'Top Gear's former Stig claims he was treated no better than a dog by the BBC.
Ben Collins - who starred as the unidentifiable masked driver for seven years until he was officially sacked earlier this week - claims senior boss Andy Wilman made him feel like he was no greater asset to them than a show prop.
He said: "People seemed to have got used to me doing a stunt or a slide brilliantly. If you do it right they look easy, but they're not. Yet Andy has since said I was the same as a Dalek or the 'Blue Peter' dog."
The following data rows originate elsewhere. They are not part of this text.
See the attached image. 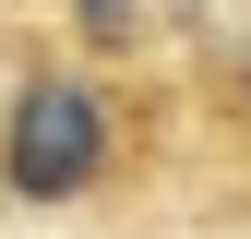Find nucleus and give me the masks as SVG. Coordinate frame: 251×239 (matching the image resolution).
<instances>
[{
    "label": "nucleus",
    "instance_id": "nucleus-1",
    "mask_svg": "<svg viewBox=\"0 0 251 239\" xmlns=\"http://www.w3.org/2000/svg\"><path fill=\"white\" fill-rule=\"evenodd\" d=\"M108 96L84 72H36L12 96V120H0V179H12L24 203H72V191H96L108 179Z\"/></svg>",
    "mask_w": 251,
    "mask_h": 239
},
{
    "label": "nucleus",
    "instance_id": "nucleus-2",
    "mask_svg": "<svg viewBox=\"0 0 251 239\" xmlns=\"http://www.w3.org/2000/svg\"><path fill=\"white\" fill-rule=\"evenodd\" d=\"M84 36H96V48H120V36H132V0H84Z\"/></svg>",
    "mask_w": 251,
    "mask_h": 239
},
{
    "label": "nucleus",
    "instance_id": "nucleus-3",
    "mask_svg": "<svg viewBox=\"0 0 251 239\" xmlns=\"http://www.w3.org/2000/svg\"><path fill=\"white\" fill-rule=\"evenodd\" d=\"M179 12H192V0H179Z\"/></svg>",
    "mask_w": 251,
    "mask_h": 239
}]
</instances>
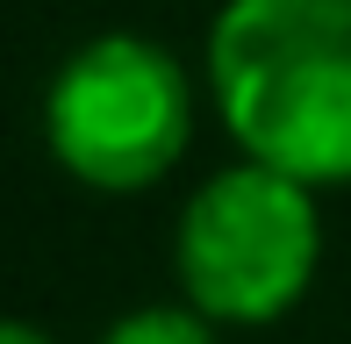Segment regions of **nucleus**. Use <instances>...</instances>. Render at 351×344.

People seemed to have got used to me doing a stunt or a slide brilliantly. If you do it right they look easy, but they're not. Yet Andy has since said I was the same as a Dalek or the 'Blue Peter' dog.
The Bristol-born stunt driver also said the corporation went some way toward revealing his identity in one of their own magazine, the Radio Times.
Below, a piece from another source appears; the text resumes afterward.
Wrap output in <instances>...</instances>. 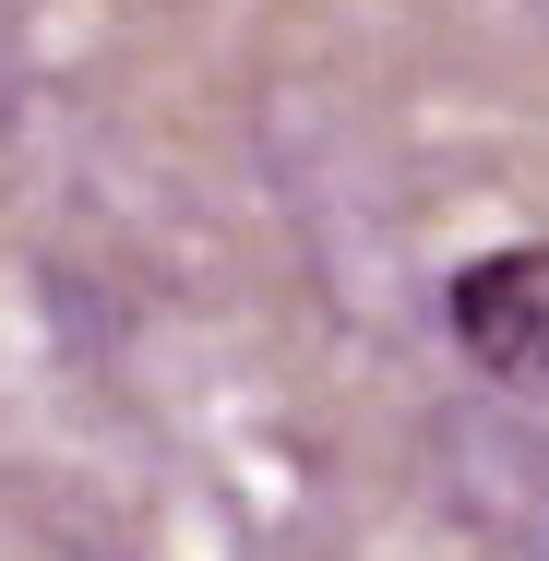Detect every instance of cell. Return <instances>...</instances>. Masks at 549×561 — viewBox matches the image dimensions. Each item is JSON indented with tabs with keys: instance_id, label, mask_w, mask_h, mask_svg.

Ben, 35, added to The Sun newspaper: "In the November 2008 issue of the Radio Times there, alongside one unlikely candidate was a picture of me.
"I was astonished. I was being outed by the every people I worked for, yet I knew nothing about it."
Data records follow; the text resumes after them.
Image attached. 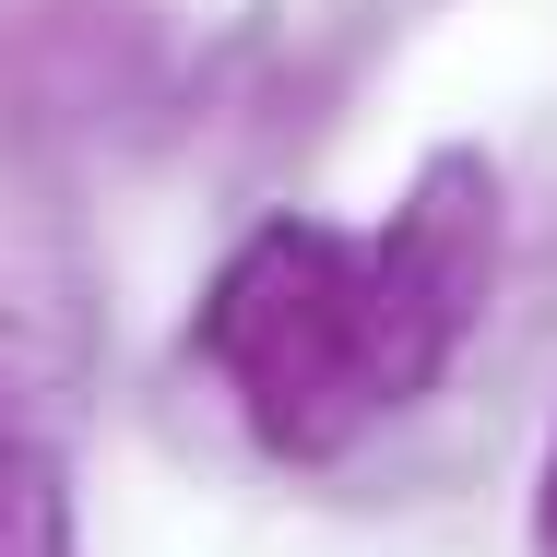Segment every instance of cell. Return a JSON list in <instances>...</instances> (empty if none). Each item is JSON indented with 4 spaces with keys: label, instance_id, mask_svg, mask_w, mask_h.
<instances>
[{
    "label": "cell",
    "instance_id": "6da1fadb",
    "mask_svg": "<svg viewBox=\"0 0 557 557\" xmlns=\"http://www.w3.org/2000/svg\"><path fill=\"white\" fill-rule=\"evenodd\" d=\"M498 166L474 143H440L380 237L321 214H273L225 249L202 297V368L237 392L249 440L273 462H344L380 416L428 404L498 297Z\"/></svg>",
    "mask_w": 557,
    "mask_h": 557
},
{
    "label": "cell",
    "instance_id": "7a4b0ae2",
    "mask_svg": "<svg viewBox=\"0 0 557 557\" xmlns=\"http://www.w3.org/2000/svg\"><path fill=\"white\" fill-rule=\"evenodd\" d=\"M84 440V309L60 249L0 225V557H72Z\"/></svg>",
    "mask_w": 557,
    "mask_h": 557
},
{
    "label": "cell",
    "instance_id": "3957f363",
    "mask_svg": "<svg viewBox=\"0 0 557 557\" xmlns=\"http://www.w3.org/2000/svg\"><path fill=\"white\" fill-rule=\"evenodd\" d=\"M534 557H557V440H546V474H534Z\"/></svg>",
    "mask_w": 557,
    "mask_h": 557
}]
</instances>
Ben, 35, added that the person posing in his trademark white overalls on the cover of the magazine wasn't even him, and he knew nothing of its 'Who Is The Stig' feature.
He says he was told when he decided to pen his memoirs and expose his identity himself, the BBC told him he "stood to lose everything", then they started court action - which was ultimately unsuccessful - to stop him publishing his book.
Ben added: "I believed what I was doing was right. I wanted freedom of speech and to continue my career without being hounded. They just wanted to bully me out of contention.
"It is a travesty that a state-funded broadcaster gagged my free speech."
Ben's book, 'The Man In The White Suit: The Stig, Le Mans, The fast Lane and Me' is available from September 16.